BEGIN Data to use

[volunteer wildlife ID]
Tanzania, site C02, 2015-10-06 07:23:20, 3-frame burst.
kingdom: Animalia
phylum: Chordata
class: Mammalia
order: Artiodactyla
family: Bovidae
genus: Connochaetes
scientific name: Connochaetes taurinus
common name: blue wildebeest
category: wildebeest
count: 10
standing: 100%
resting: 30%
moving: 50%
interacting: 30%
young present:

END Data to use

Activity =>
The answer must be the lines from the one containing "common name: blue wildebeest" to the final line of the data above, copied exactly, both included, with nothing added.

Task answer =>
common name: blue wildebeest
category: wildebeest
count: 10
standing: 100%
resting: 30%
moving: 50%
interacting: 30%
young present:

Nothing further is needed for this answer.